I’m so excited to see the first produce getting ready for harvest, it’s almost time to start the yield table for this year. It rained a lot lately, for the benefit of squashes and cucumbers, the always thirsty plants. All the veggies are in bloom, and most of them have started bearing fruit.

It doesn’t seem to be a particularly favorable year for the eggplants, which lag behind their towering garden companions – the tomatoes, the peppers, the squashes, the beans. I had trouble finding them in the mish-mash of greenery in the vegetable bed and thought them gone, but they’re still there, shyly trying to catch up and very late to the season.

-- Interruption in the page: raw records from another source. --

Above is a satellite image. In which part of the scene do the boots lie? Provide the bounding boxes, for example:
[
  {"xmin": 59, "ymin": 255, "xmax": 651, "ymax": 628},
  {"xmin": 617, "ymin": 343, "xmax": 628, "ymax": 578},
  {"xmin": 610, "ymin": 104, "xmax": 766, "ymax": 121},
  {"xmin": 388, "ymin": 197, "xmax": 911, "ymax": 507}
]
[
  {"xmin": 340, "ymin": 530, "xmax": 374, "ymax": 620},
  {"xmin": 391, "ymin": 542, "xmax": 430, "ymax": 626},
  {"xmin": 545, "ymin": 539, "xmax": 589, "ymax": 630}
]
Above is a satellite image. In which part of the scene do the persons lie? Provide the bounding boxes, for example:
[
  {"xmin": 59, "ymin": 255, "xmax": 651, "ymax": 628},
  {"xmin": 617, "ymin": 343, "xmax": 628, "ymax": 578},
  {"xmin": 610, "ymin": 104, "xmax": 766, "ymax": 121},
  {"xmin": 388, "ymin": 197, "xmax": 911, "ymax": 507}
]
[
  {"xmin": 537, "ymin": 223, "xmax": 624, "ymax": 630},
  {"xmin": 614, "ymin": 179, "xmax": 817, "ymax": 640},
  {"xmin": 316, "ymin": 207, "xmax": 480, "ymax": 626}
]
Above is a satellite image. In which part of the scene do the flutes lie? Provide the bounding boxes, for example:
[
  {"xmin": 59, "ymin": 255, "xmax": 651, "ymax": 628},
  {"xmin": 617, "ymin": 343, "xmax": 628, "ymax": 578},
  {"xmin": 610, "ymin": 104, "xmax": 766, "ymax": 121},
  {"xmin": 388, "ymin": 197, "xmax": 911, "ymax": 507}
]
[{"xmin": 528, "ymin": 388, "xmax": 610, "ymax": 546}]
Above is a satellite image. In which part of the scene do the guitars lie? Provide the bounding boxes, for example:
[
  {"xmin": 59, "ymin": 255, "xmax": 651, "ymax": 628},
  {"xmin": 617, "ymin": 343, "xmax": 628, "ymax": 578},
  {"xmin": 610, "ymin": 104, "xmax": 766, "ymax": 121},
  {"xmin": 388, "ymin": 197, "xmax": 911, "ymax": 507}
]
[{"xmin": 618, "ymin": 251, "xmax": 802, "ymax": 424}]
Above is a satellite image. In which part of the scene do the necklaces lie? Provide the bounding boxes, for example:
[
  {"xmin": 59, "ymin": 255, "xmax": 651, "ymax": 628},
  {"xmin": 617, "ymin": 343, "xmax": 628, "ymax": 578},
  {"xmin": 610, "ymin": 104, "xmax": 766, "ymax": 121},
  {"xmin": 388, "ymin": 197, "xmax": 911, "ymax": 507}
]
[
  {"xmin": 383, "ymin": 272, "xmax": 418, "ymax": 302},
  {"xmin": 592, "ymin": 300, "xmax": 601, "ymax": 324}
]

I finally got to use the soil tester I bought a couple of years ago, and to my complete shock I learned that the soil in my garden is perfect in every way, pH neutral and with exceptional fertility, which comes to prove that if at first you don’t succeed, you really should try and try again. I don’t know which of the soil improvements did it, whether it was the compost or the coffee grounds, or the organic fertilizer, or if nature just decided to like me more now than before. Everything grew twice the normal size and it’s covered in flowers.

Every spring, after cleaning is finished and the garden beds are prepared, I look at the barren, semi-frozen dirt and can’t imagine the abundance that will follow in a few short months. Today, when I stepped along the garden path I was literally engulfed in an exuberance of greenery, most of which is reaching to my waist in an eager and wild competition for the sun.